3.3. Het bestreden arrest houdt het volgende in:
"Op te leggen straf
De eerste rechter heeft verdachte veroordeeld tot een onvoorwaardelijke gevangenisstraf van 5 maanden.
De advocaat-generaal heeft zich achter die strafoplegging geschaard.
De verdediging heeft, ingeval tot een bewezenverklaring zou worden gekomen, een veroordeling tot een werkstraf of een gevangenisstraf van kortere duur bepleit.
De eerste rechter heeft de strafoplegging gebaseerd op twee bewezen verklaarde feiten. Het hof zal verdachte van één van die feiten vrijspreken. Al om die reden zal de door de eerste rechter opgelegde straf gematigd dienen te worden.
Verdachte heeft in kort tijdbestek samen met anderen hoeveelheden hasjiesj uitgevoerd van Nederland naar Duitsland.
Met betrekking tot strafoplegging zijn binnen de zittende magistratuur ten aanzien van een aantal Opiumwetdelicten oriëntatiepunten ontwikkeld, dienende als richtlijn voor een gebruikelijk rechterlijk straftoemetingsbeleid. Deze oriëntatiepunten zien echter niet op uitvoer van zogenaamde softdrugs. Omdat het hier om hasjiesj gaat heeft het hof aansluiting gezocht bij de wel in die oriëntatiepunten opgenomen strafmaat ten aanzien van hennepkwekerijen.
Uit het strafdossier is komen vast te staan dat mede door verdachte in de bewezen verklaarde periode in ieder geval 2 kilo hasjiesj buiten het grondgebied van Nederland is gebracht, wat qua hoeveelheid vergelijkbaar is met een gemiddelde opbrengst van ongeveer 100 geteelde hennepplanten.
De oriëntatiepunten ten aanzien van het telen van 100 hennepplanten geven als uitgangspunt een onvoorwaardelijke gevangenisstraf voor de duur van 6 weken, waarbij wordt uitgegaan van een verdachte die niet eerder terzake van overtredingen van de Opiumwet werd veroordeeld en niet heeft gehandeld in een georganiseerd verband.

**Uittreksel dataset**.
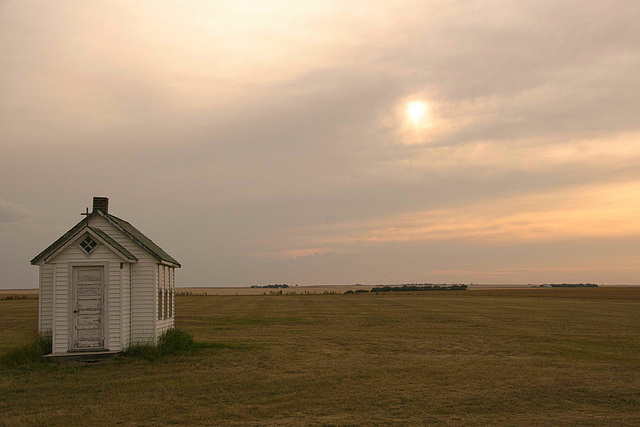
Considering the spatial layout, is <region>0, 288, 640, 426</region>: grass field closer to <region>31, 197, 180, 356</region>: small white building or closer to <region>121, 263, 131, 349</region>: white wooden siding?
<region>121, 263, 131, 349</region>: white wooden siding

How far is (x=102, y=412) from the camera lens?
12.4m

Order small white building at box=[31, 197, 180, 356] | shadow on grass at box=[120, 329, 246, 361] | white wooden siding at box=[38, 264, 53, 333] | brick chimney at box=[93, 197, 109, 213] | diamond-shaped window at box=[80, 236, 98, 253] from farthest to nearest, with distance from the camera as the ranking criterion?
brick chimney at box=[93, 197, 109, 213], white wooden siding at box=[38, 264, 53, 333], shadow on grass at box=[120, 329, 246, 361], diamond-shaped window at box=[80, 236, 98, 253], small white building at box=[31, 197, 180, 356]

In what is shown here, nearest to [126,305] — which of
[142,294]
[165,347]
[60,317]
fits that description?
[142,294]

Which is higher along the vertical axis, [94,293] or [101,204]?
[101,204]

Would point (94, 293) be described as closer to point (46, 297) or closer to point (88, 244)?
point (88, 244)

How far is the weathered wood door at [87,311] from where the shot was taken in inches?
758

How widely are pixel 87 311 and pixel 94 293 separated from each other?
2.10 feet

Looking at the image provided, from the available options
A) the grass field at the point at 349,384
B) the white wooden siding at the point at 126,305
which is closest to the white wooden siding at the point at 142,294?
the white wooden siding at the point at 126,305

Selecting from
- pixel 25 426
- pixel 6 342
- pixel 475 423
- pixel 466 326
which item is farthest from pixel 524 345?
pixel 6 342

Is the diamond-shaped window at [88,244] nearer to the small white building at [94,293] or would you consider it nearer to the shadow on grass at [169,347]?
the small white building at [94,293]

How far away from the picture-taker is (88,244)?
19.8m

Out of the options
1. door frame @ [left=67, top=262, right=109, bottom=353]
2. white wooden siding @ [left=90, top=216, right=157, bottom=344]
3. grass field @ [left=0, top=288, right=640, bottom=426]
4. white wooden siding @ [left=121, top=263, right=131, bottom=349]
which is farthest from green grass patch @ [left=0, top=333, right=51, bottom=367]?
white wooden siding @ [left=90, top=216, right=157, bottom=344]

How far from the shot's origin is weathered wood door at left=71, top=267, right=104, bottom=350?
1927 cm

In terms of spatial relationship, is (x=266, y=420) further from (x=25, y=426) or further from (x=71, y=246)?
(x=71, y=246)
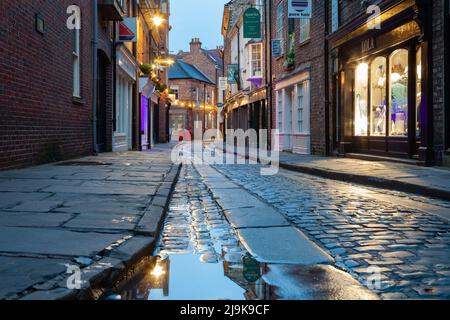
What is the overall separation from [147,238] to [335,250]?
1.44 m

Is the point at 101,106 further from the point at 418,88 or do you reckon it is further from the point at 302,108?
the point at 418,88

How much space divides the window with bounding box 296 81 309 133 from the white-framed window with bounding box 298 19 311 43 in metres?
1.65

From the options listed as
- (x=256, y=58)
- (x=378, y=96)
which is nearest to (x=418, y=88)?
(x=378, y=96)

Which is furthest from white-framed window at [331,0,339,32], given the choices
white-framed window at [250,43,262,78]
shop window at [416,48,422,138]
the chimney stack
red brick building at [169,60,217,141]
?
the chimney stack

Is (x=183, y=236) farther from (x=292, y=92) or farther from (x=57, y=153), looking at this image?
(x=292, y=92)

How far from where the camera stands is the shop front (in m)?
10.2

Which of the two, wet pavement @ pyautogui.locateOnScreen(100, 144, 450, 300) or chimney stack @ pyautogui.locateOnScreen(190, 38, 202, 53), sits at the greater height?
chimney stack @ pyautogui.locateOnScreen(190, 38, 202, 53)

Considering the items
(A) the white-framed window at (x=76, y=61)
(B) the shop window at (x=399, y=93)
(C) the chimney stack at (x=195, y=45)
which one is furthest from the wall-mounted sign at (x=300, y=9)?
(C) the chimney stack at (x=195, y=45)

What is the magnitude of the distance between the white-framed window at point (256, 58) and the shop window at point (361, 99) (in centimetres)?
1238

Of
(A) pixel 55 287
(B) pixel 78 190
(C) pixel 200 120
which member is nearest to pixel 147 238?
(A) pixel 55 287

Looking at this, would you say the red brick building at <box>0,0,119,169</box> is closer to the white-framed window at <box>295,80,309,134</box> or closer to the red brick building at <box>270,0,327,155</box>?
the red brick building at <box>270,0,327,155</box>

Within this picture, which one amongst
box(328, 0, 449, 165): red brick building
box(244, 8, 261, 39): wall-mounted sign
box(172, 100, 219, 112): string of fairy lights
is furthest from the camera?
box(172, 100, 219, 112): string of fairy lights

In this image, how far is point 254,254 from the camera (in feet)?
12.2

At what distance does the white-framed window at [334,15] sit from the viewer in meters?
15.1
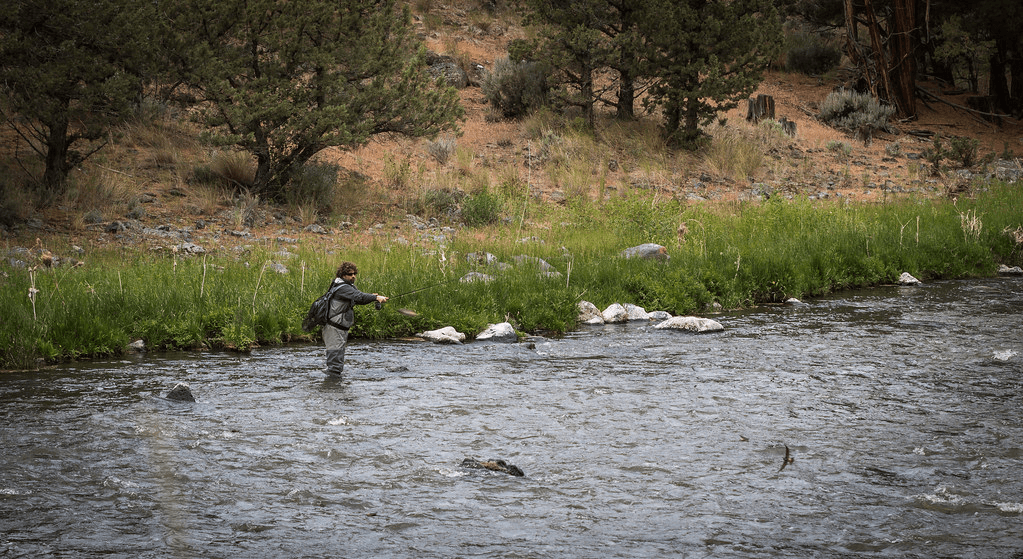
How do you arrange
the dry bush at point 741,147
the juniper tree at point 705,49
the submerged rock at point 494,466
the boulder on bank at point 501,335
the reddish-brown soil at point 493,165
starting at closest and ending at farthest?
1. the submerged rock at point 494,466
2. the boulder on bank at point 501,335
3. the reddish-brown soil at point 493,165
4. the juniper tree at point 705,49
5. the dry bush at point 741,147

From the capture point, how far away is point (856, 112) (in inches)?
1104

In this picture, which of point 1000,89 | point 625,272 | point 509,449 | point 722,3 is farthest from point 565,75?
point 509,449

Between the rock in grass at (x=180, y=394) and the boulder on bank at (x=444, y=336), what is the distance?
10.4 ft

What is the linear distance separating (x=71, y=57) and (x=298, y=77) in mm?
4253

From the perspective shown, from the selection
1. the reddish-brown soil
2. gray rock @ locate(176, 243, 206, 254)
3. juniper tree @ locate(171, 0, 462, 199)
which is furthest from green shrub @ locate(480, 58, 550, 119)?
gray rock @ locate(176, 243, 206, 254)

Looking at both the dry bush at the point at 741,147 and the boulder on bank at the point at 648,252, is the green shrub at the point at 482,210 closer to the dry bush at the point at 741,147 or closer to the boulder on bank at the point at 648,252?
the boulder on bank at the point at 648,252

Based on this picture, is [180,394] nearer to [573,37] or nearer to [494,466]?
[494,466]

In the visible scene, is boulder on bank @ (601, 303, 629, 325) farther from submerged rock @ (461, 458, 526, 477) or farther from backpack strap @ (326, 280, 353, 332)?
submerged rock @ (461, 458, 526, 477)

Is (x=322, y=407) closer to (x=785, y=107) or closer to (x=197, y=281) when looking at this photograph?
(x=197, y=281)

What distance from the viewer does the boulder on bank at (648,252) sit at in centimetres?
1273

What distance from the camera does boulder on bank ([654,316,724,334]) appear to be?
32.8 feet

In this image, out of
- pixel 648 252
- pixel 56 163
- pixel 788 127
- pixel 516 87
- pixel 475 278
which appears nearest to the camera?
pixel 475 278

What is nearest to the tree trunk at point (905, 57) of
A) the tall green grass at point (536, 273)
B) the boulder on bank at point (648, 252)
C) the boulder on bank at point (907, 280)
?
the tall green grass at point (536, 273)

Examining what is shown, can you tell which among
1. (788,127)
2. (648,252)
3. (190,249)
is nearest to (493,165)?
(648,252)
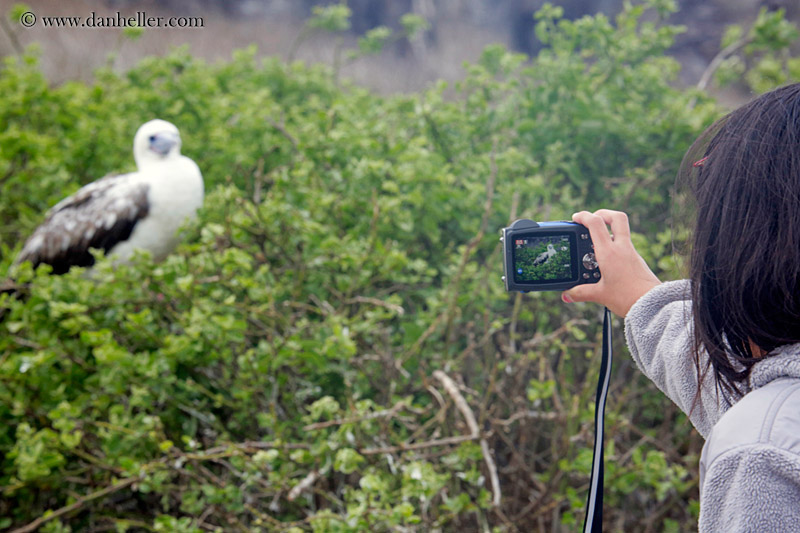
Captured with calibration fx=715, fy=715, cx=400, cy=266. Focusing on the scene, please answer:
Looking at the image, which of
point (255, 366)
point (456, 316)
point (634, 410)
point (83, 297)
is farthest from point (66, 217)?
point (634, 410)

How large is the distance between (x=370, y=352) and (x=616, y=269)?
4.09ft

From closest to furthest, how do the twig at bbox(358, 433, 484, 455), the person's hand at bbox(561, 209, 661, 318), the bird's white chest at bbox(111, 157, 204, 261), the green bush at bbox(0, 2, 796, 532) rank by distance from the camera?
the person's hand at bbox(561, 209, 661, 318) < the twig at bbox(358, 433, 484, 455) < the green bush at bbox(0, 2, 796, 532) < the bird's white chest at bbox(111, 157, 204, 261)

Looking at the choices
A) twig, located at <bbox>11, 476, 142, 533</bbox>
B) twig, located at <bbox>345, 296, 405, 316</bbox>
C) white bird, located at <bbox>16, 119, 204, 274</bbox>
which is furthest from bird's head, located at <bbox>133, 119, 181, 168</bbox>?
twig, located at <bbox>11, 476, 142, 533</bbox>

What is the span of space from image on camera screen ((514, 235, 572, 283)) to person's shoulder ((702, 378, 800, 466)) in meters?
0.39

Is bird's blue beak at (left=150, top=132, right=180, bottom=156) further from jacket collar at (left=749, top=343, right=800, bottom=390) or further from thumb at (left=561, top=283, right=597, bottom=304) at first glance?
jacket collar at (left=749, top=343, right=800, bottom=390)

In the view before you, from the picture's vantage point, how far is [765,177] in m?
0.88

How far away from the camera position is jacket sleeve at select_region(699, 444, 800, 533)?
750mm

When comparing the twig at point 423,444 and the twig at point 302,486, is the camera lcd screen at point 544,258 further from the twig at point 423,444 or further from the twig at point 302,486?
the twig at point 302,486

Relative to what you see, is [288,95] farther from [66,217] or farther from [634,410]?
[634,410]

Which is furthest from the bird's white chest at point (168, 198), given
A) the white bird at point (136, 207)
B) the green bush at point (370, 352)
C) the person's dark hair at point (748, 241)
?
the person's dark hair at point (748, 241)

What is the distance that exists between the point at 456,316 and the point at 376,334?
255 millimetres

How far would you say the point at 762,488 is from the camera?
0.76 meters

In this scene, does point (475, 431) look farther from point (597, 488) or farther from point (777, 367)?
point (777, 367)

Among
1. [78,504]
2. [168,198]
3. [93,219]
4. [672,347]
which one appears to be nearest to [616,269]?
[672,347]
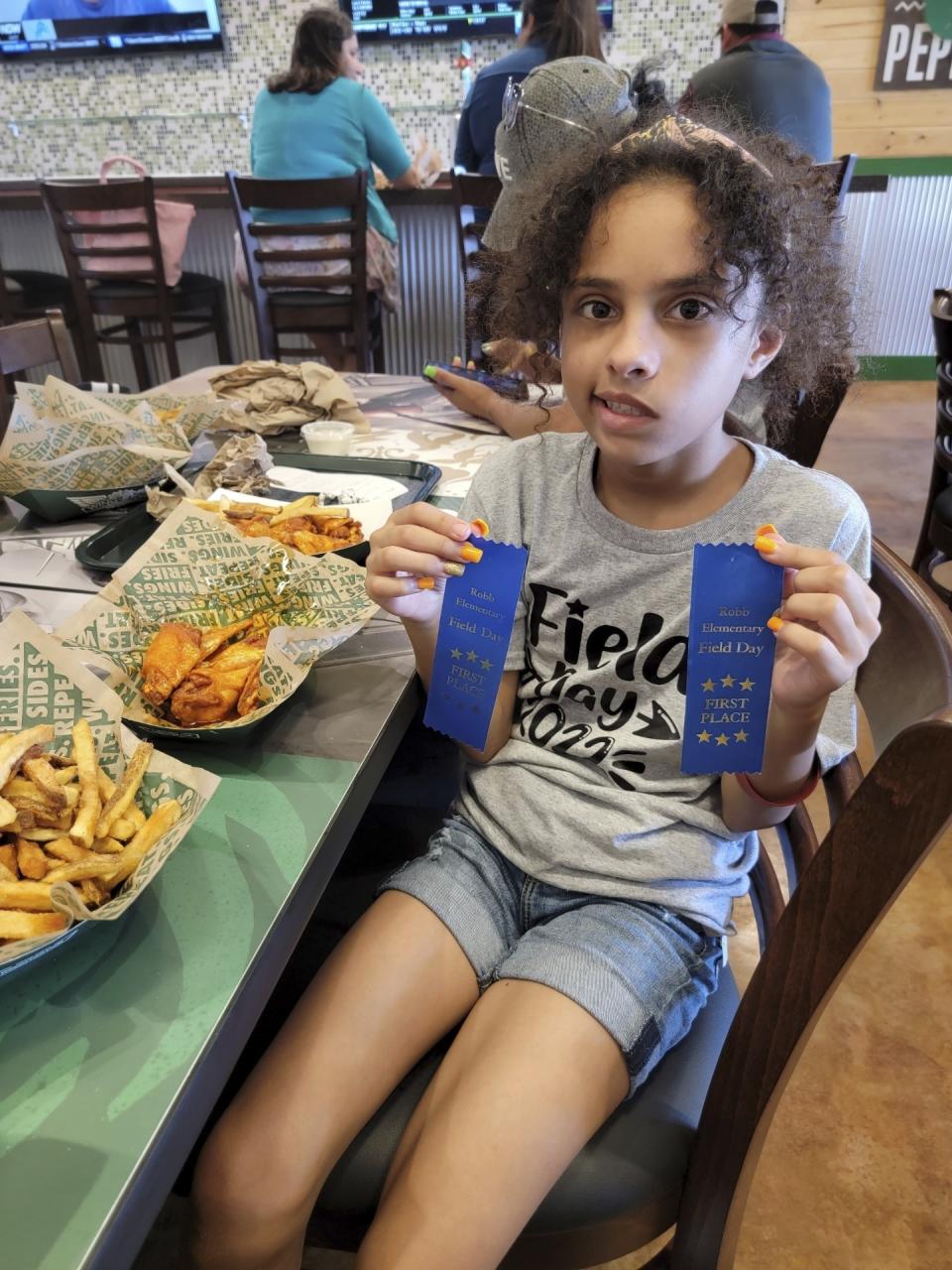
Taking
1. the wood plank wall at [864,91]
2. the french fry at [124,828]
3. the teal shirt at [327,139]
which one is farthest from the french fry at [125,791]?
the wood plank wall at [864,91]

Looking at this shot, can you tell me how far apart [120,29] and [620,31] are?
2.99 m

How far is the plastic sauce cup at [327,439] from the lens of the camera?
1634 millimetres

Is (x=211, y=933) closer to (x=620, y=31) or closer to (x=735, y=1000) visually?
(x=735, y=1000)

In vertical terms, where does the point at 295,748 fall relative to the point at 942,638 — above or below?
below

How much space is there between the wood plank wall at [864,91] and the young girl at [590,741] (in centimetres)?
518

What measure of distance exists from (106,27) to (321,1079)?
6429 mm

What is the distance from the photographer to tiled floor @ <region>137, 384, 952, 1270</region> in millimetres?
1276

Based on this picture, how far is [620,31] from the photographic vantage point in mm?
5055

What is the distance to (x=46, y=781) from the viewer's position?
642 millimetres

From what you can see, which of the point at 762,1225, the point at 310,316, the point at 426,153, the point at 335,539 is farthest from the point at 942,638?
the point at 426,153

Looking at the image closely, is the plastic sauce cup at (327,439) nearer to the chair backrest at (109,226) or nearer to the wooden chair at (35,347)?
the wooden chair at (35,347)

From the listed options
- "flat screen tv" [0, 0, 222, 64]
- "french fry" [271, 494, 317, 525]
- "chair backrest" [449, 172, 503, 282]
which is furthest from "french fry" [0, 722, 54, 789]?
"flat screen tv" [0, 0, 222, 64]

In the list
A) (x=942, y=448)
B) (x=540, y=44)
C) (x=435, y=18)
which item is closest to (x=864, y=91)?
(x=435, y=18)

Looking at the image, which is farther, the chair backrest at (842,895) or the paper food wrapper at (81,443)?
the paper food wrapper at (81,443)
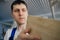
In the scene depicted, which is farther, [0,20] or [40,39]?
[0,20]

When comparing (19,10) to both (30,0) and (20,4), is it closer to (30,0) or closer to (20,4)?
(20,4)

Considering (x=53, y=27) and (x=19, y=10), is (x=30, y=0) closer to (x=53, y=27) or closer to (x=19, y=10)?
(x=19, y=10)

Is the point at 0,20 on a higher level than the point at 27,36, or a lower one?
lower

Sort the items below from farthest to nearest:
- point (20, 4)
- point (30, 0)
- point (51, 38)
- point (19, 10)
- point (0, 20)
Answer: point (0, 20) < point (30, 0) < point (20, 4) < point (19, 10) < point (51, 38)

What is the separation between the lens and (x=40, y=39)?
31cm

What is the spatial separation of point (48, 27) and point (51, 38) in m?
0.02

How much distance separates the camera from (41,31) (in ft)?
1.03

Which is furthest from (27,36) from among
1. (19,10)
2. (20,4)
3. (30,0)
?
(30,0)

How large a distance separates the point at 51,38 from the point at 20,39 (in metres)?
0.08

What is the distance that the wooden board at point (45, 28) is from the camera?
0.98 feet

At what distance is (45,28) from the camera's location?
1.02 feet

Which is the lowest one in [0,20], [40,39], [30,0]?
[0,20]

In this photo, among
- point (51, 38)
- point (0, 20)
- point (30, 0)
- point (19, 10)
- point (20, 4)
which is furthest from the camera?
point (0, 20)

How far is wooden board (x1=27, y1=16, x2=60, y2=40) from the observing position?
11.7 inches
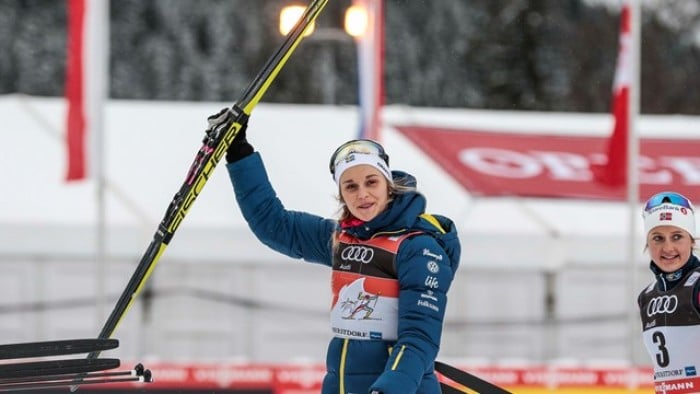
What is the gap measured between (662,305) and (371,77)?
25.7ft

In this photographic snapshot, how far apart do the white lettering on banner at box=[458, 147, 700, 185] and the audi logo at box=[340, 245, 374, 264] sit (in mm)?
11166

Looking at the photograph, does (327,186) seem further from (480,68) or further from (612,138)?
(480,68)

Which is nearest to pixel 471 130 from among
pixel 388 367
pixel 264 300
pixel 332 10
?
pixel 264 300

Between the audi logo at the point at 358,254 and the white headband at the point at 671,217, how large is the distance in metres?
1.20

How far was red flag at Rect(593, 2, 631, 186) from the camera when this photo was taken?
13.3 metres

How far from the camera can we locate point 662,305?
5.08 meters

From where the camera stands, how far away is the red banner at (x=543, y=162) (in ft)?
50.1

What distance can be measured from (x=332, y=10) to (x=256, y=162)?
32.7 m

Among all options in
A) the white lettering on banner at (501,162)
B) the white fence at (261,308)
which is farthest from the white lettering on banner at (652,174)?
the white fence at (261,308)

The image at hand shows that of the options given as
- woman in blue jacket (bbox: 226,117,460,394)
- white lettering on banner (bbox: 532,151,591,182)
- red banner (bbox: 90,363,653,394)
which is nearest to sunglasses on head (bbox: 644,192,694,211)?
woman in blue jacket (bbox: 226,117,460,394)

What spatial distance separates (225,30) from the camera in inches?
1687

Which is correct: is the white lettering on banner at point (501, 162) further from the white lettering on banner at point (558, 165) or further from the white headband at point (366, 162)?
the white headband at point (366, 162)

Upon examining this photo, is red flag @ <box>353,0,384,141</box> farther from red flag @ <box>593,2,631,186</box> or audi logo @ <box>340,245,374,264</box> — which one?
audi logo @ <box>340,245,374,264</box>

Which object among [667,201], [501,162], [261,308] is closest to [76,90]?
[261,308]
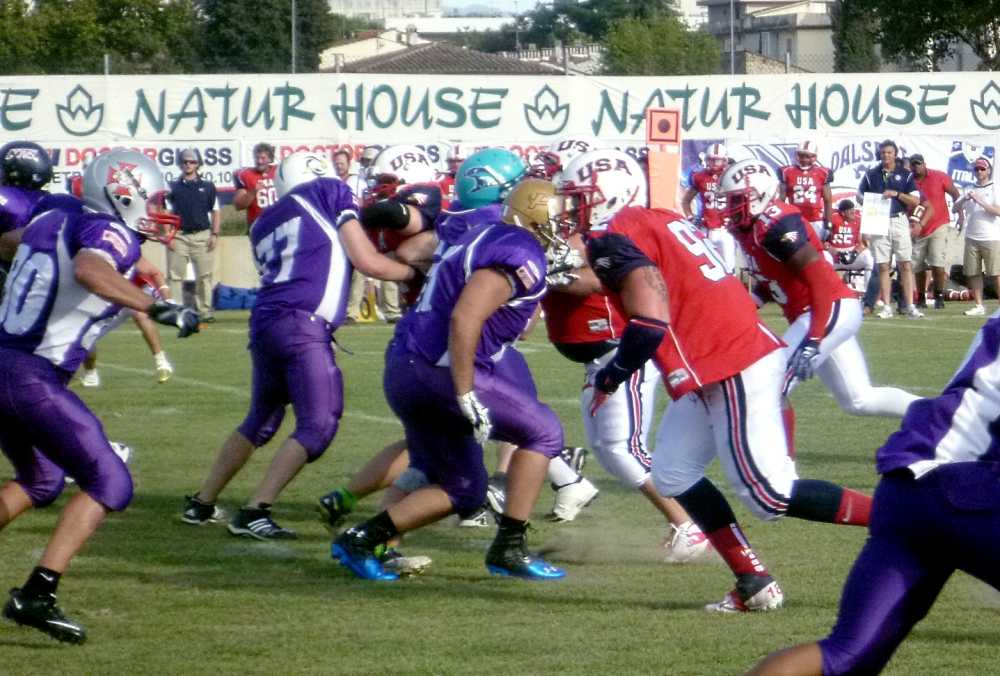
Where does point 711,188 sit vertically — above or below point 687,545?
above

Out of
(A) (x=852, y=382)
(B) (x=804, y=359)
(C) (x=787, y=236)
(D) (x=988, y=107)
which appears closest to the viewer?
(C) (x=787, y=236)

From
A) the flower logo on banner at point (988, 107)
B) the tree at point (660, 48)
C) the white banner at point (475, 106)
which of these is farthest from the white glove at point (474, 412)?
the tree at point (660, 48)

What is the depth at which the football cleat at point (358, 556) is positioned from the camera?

**Wat wordt gevraagd**.
1. Neem uit het fragment over de strafmaat letterlijk de tekst over van "De oriëntatiepunten ten" tot en met "een georganiseerd verband.".
2. Welke straf had de eerste rechter volgens het fragment over de strafmaat aan verdachte opgelegd?
3. Schrijf het fragment over de strafmaat verder, te beginnen na de laatste zin ervan.

**Verwachte antwoorden**.
1.
De oriëntatiepunten ten aanzien van het telen van 100 hennepplanten geven als uitgangspunt een onvoorwaardelijke gevangenisstraf voor de duur van 6 weken, waarbij wordt uitgegaan van een verdachte die niet eerder terzake van overtredingen van de Opiumwet werd veroordeeld en niet heeft gehandeld in een georganiseerd verband.

2. Een onvoorwaardelijke gevangenisstraf van 5 maanden.

3.
Het eerste aspect is in deze zaak op verdachte van toepassing. Uit het over hem bekend zijnde strafblad volgt niet dat hij eerder ter zake van een Opiumwetdelict door de strafrechter is veroordeeld.
Voor het tweede aspect ligt dit echter anders. Immers zowel uit de bewijsmiddelen als uit het strafdossier voor het overige volgt dat het bewezen verklaarde handelen van verdachte op georganiseerde wijze werd uitgevoerd. Daarnaast heeft te gelden dat het in de oriëntatiepunten bedoelde telen van softdrugs doorgaans slechts een inbreuk op de Nederlandse rechtsorde oplevert, terwijl in de onderhavige zaak ook sprake is van inbreuk op de internationale rechtsorde, omdat er sprake is van uitvoer vanuit Nederland naar Duitsland. De combinatie van het georganiseerd verband waarin de feiten zijn gepleegd en de schending van de internationale rechtsorde brengt ten nadele van verdachte een strafverhoging met zich.
Alle omstandigheden overziende, de persoon en de persoonlijke omstandigheden van verdachte zoals deze tijdens het onderzoek ter terechtzitting naar voren zijn gekomen daaronder begrepen, overziende is het hof van oordeel dat een gevangenisstraf van 3 maanden passend en geboden is."